While trying to help someone the other day on his difficulty shaking his comfort zone, I realized that there was a pattern common to many people I know, myself included, which held us back.
You see, at some point in my life, I felt so broken, malfunctioning in every possible way. I had generalized anxiety that would never leave me, to an almost debilitating degree. I sought for professional help, and then became obsessed with personal development, in a quest to improve and eventually cure myself. I’d finally “be OK” and start moving forward. Things evolved pretty organically for me, and I’m far from fixed. But neither do I continue to expect that to ever happen. Here’s why.
For young and broken people, happiness may sometimes look like a kind of constant bliss. Or maybe an absence of pain, of “problem” or malfunctioning. I mean, no one teaches us what happiness is, so how would you know? For what it’s worth, it sure feels joyful when you’re sitting with your friends in a bar, away from your everyday problems.
I believe the mistake here, is to consider that there is a point where, after having worked on yourself, you’ll be cured and enjoy everlasting happiness. For one thing, it means that in order to be fine, you must not be experiencing any kind of miserable moments. If you turn the problem this way, what solution should your brain come up with? Well, it’s very simple, you simply have to diligently remain in your comfort zone, and therefore avoid any kind of conflict. Presto, happiness!

▶ QUESTIONS ON THE MATERIAL
A: Summarize the text about happiness and the comfort zone in two sentences.
B: In the text about happiness and the comfort zone, what condition did the writer have that would never go away?
The data that follows has no connection to the text about happiness and the comfort zone.

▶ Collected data
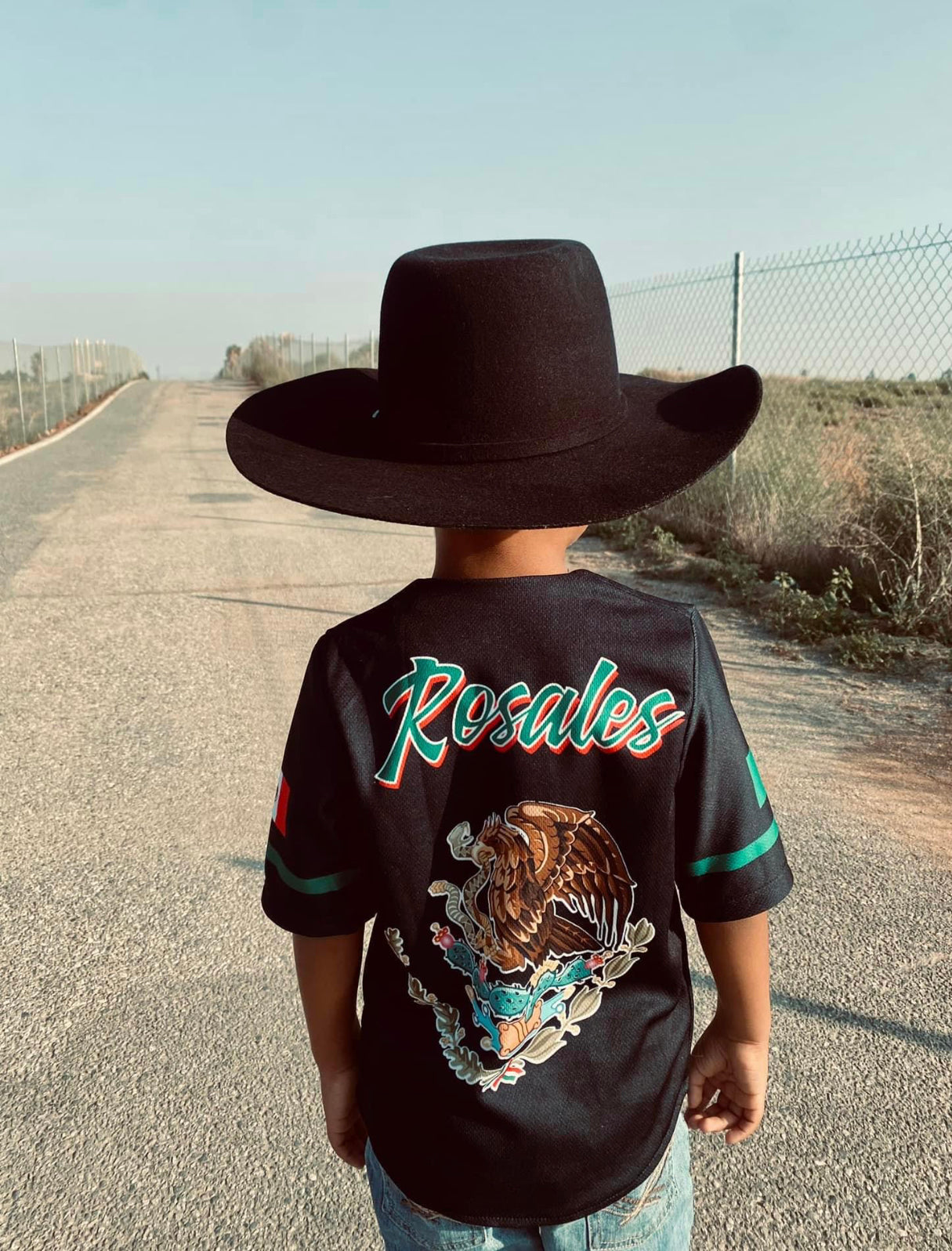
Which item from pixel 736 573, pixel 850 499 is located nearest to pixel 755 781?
pixel 736 573

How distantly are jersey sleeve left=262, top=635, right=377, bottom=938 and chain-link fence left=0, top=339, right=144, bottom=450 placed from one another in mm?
18741

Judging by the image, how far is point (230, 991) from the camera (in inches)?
108

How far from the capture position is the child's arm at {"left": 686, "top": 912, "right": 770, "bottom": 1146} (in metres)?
1.25

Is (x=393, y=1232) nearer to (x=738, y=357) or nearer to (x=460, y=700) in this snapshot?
(x=460, y=700)

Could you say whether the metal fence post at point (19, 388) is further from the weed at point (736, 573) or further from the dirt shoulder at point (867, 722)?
the dirt shoulder at point (867, 722)

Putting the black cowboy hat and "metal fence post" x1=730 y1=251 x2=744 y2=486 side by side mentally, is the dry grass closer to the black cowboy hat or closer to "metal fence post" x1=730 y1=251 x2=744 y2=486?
"metal fence post" x1=730 y1=251 x2=744 y2=486

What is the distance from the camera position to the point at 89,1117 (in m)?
2.31

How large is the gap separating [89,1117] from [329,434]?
5.96ft

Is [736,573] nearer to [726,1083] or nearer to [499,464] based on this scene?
[726,1083]

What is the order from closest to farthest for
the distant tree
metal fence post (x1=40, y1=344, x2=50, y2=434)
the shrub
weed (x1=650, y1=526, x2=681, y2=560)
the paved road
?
the paved road → the shrub → weed (x1=650, y1=526, x2=681, y2=560) → metal fence post (x1=40, y1=344, x2=50, y2=434) → the distant tree

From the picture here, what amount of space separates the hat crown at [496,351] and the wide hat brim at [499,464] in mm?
30

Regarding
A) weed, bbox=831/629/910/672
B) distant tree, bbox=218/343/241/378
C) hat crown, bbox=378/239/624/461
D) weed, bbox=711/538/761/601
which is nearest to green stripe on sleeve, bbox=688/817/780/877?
hat crown, bbox=378/239/624/461

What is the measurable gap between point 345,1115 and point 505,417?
915 millimetres

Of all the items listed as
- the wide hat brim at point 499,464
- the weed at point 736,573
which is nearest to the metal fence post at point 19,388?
the weed at point 736,573
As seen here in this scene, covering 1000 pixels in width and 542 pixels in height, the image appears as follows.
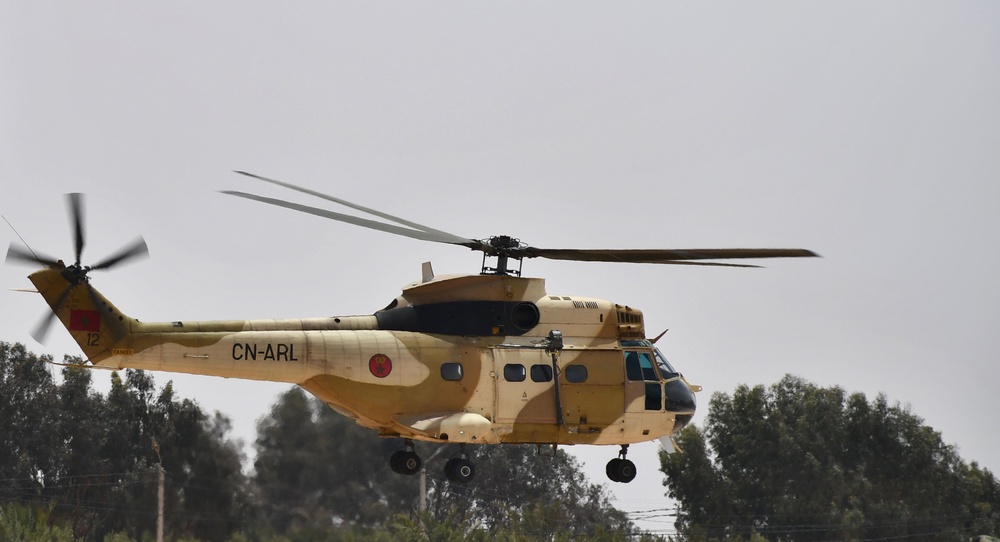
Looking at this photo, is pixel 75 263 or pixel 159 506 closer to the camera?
pixel 75 263

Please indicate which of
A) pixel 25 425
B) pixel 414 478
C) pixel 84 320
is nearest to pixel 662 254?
pixel 84 320

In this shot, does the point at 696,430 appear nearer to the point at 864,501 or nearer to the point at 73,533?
the point at 864,501

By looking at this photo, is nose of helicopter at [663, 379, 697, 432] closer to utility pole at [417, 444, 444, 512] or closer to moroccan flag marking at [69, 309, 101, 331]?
moroccan flag marking at [69, 309, 101, 331]

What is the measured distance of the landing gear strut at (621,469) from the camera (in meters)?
32.9

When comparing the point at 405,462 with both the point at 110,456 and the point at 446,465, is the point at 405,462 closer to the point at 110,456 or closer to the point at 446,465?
the point at 446,465

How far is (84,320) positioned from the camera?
28.3m

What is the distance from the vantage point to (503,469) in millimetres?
73438

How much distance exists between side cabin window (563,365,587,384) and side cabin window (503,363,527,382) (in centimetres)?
92

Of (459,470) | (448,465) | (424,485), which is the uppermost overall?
(424,485)

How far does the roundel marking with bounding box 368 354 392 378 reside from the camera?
3030 centimetres

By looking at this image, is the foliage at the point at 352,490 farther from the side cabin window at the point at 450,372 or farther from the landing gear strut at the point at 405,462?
the side cabin window at the point at 450,372

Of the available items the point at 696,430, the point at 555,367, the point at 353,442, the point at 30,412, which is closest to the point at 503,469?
the point at 696,430

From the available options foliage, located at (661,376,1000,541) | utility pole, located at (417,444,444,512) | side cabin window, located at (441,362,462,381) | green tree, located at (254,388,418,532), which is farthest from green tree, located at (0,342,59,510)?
side cabin window, located at (441,362,462,381)

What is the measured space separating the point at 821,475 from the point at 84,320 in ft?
166
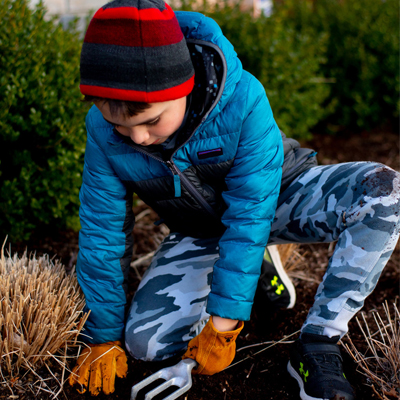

▶ EXPECTED OUTPUTS
A: The writer once had almost debilitating generalized anxiety and sought professional help and personal development in hopes of a cure, but no longer expects ever to be fixed. The text argues that it is a mistake to believe self-work leads to a cured state of everlasting happiness, because that belief pushes people to stay in their comfort zone and avoid any kind of conflict.

B: Generalized anxiety, to an almost debilitating degree.